- TASK TO COMPLETE -
Quote the listing below word for word, keeping each line and every coordinate unchanged.

- SOURCE MATERIAL -

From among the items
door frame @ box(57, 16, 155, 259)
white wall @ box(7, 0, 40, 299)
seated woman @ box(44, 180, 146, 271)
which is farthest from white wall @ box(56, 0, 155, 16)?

- ANSWER -
From among the items
door frame @ box(57, 16, 155, 259)
white wall @ box(7, 0, 40, 299)
seated woman @ box(44, 180, 146, 271)
which is farthest from white wall @ box(56, 0, 155, 16)?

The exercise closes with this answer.